Tom Peters, um dos mais respeitados nomes da Administração, diz que “uma carreira profissional é um portifólio de projetos que lhe ensinam novas habilidades, lhe conferem novos conhecimentos especializados, aumentam seu rol de colegas e reinventam você constantemente”. Assim como produtos sofrem inovações e evoluções, nós também devemos passar pelo mesmo procedimento.

Desde o Império Romano as pessoas já usam vestimentas para estabelecer padrões sociais. No teatro, um mesmo ator interpretava diversas personagens. Era só mudar as máscaras e utilizar tons de voz diferentes para a encenação.

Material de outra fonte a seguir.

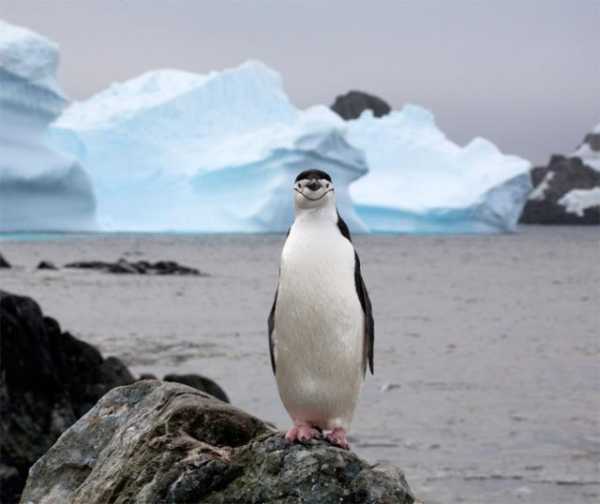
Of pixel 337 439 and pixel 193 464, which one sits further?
pixel 337 439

Hoje em dia, todos somos atores sociais e representamos diversos personagens com o mesmo rosto, sem máscaras, mas com vestes para momentos apropriados.
 
Estudei em colégios religiosos, os melhores de minha cidade. O ensino era rigoroso, e a preocupação com as roupas uma constante. Devido a este fato, decotes nem pensar, mini saia era coisa do “demo”. O uniforme era uma saia comprida azul, de pregas, com blusa branca. Tinha que ser tudo impecavelmente bem passado.
 
Já na Universidade a escolha me pertencia. A roupa era coerente com a jovem que adorava o meio político. Sendo assim, usava calças jeans (as legítimas Lee), batas indianas e bolsa de couro, sempre de lado, pois era uma homenagem a Che Guevara. A doce ilusão da urbana socialista. Meu convívio era muito mais intenso com a Faculdade de Comunicação e Engenharia do que com a Faculdade de Direito, pois a maioria dos estudantes da minha faculdade na época primava pelas roupas mais sérias.
 
Na formatura me vesti a caráter e fui escolhida para fazer o juramento, que honrei.
 
Outro momento marcante de minha vida e atuação: a de gestante. Já não usava minhas batas de faculdade, nem as clássicas roupas de advogada, mas sim vestidos muito, muito largos. Como era bom interpretar esse papel, não mais sozinha, mas com outra artista, que sabia me chutar com suavidade para lembrar-me que estava viva.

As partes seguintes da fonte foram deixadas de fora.